SLA-Driven ML INFERENCE FRAMEWORK FOR CLOUDS WITH HETEROGENEOUS ACCELERATORS

Part of Proceedings of Machine Learning and Systems 4 (MLSys 2022)

Bibtex Paper

Authors

Junguk Cho, Diman Zad Tootaghaj, Lianjie Cao, Puneet Sharma

Abstract

The current design of Serverless computing frameworks assumes that all the requests and underlying compute hardware are homogeneous. This homogeneity assumption causes two challenges in running ML workloads like Deep Neural Network (DNN) inference services on these frameworks. Such workloads can have various request types and might require heterogeneous accelerators.

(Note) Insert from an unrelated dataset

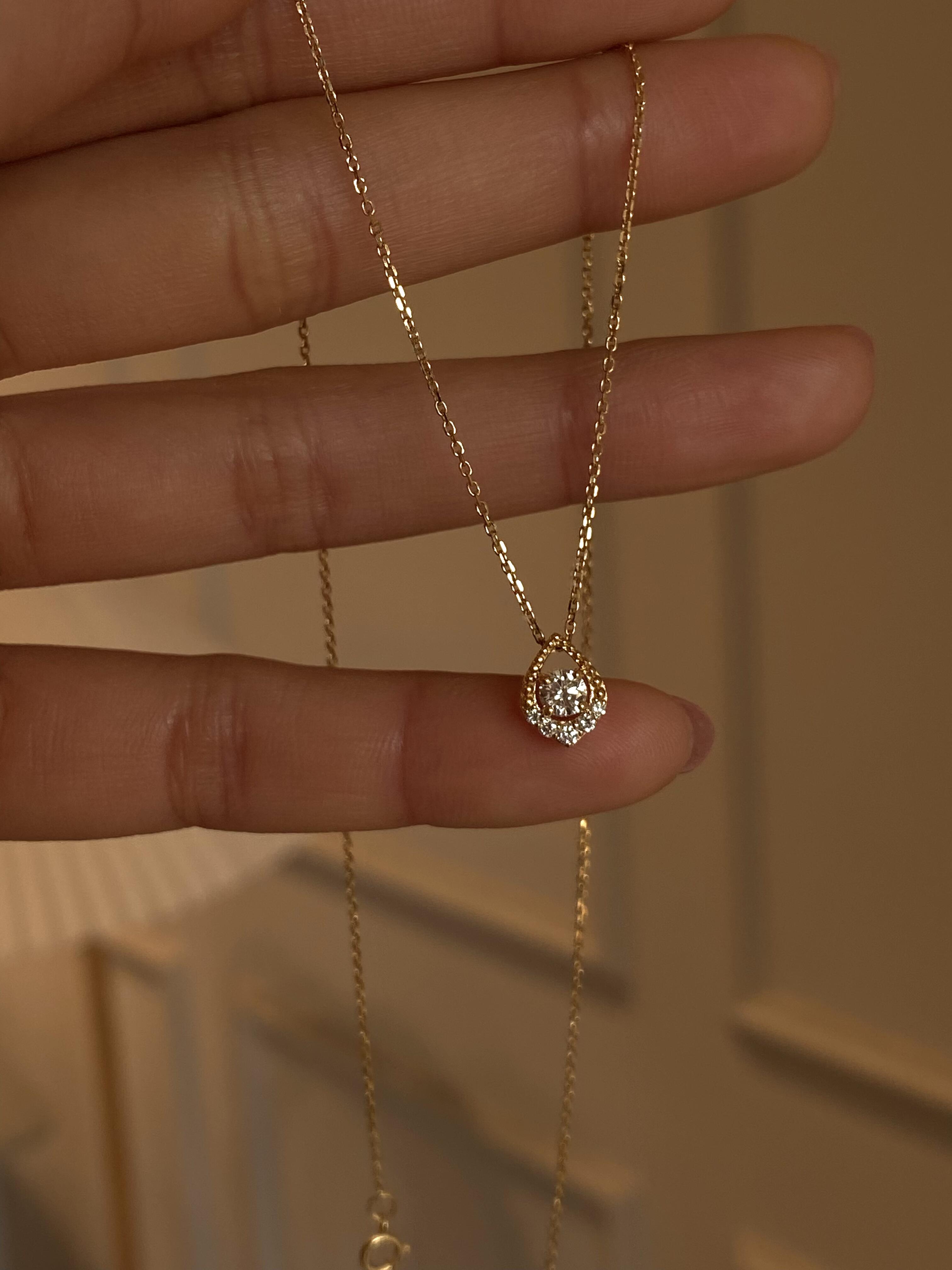 Silver Nova Teardrop Necklace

First, existing serverless frameworks are threshold-based and use simple query per second or CPU utilization as autoscaling rules, thus ignoring heterogeneous requests and accelerators, resulting in sub-optimal performance. Second, ignoring infrastructure heterogeneity for workload scheduling and inference request distribution can lead to further performance inefficiencies. To address these challenges, we propose SLA-aware ML Inference Framework, which is a novel application and hardware-aware serverless computing framework to manage ML (\eg, DNN) inference applications in a heterogeneous infrastructure. Our framework designs an intelligent autoscaling strategy by leveraging rich, precise workload-specific metrics and heterogeneous GPU compute capability. We schedule functions on the suitable GPU accelerators and proportionally distribute inference requests to the deployed functions based on the autoscaling decision. In addition, our framework enables efficient shares of GPU accelerators with multiple functions to increase resource efficiency with minimal overhead. Unlike prior works, we use application-specific SLA metrics to make scheduling/autoscaling decisions. We implement a prototype of our framework based on the Knative serverless framework and evaluate its performance with various DNN models.